* **Texte fourni**
#####
Montréal-La Cluse : Montange, une aventure industrielle liée à l’eau

En 1847, son petit-fils Louis François Montange (1821-1909) s’installe comme tourneur.

Rapidement, il est reconnu pour son travail. Un article de l’Abeille du Bugey de 1853 précise que, lors de l’Exposition des Arts et Manufactures de Nantua, Messieurs Montange et Bouilloud de Montréal, ont envoyé à l’exposition des rouleaux et des battants (de métiers à tisser) admirablement exécutés.

En 1872, le fils de Louis François, Félix (1849-1934), loue un atelier de tournerie sur la Doye, entre Condamine-la-Doye et Maillat avec une quinzaine d’ouvriers.

Entre 1884 et 1896, Félix Montange achète le moulin banal au Comte de Douglas. Il y développe son entreprise aussi bien du côté scierie que de la tournerie. Il y a 2 roues à aubes : une pour la scierie (la plus en amont), l’autre pour la tournerie.

« Tout partait d’un seuil en amont sur le Lange qui déviait une partie de l’eau dans le canal qui desservait les deux grosses roues à palettes », rappelle l’un de ses descendants, Denis Montage.

Une double économie

Le long des cours d’eau du secteur, d’Arbent à La Combe du Val, des Neyrolles à Nantua, les ateliers des scieurs et tourneurs sont nombreux. « Pour la Doye aux Neyrolles, la carte de Cassini montre une foule de petites roues à aubes sur la rivière. Elles se touchent d’ailleurs toutes ! »

Le Haut-Bugey vit grâce à la force hydraulique, les matières locales (résineux pour la charpente, feuillus pour le bois de chauffage) et une population « laborieuse », comme l’indique le Préfet Bossi en 1808 dans son étude sur l’Ain.
#####
* **Entrées fournies**

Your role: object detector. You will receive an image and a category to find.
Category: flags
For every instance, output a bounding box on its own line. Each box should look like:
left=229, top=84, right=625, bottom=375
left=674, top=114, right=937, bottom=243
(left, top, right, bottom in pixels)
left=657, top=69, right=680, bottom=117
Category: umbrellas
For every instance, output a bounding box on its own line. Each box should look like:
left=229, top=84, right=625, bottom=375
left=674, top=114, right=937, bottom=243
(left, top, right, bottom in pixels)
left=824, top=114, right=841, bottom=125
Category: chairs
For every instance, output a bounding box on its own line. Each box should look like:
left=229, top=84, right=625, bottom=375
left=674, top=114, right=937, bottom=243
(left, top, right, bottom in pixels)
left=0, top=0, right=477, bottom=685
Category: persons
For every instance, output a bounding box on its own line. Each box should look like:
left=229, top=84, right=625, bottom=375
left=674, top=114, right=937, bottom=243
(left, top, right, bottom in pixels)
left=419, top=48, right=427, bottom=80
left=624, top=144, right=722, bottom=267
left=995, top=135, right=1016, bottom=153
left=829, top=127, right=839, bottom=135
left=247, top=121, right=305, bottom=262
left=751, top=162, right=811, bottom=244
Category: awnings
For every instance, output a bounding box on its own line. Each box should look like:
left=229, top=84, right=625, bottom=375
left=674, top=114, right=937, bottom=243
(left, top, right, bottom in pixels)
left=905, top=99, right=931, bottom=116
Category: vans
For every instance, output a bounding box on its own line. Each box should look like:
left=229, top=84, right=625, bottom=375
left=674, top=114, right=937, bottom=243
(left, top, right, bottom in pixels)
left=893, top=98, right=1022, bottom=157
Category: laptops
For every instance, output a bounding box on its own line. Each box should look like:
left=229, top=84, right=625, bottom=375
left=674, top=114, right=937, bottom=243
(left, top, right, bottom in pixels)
#####
* **Consignes à suivre**
Recopiez le passage du texte sur la famille Montange qui va de « Entre 1884 et » jusqu'à « pour la tournerie. », en remplaçant « moulin banal » par « vieux moulin ».

* **Réponse attendue**
Entre 1884 et 1896, Félix Montange achète le vieux moulin au Comte de Douglas. Il y développe son entreprise aussi bien du côté scierie que de la tournerie. Il y a 2 roues à aubes : une pour la scierie (la plus en amont), l’autre pour la tournerie.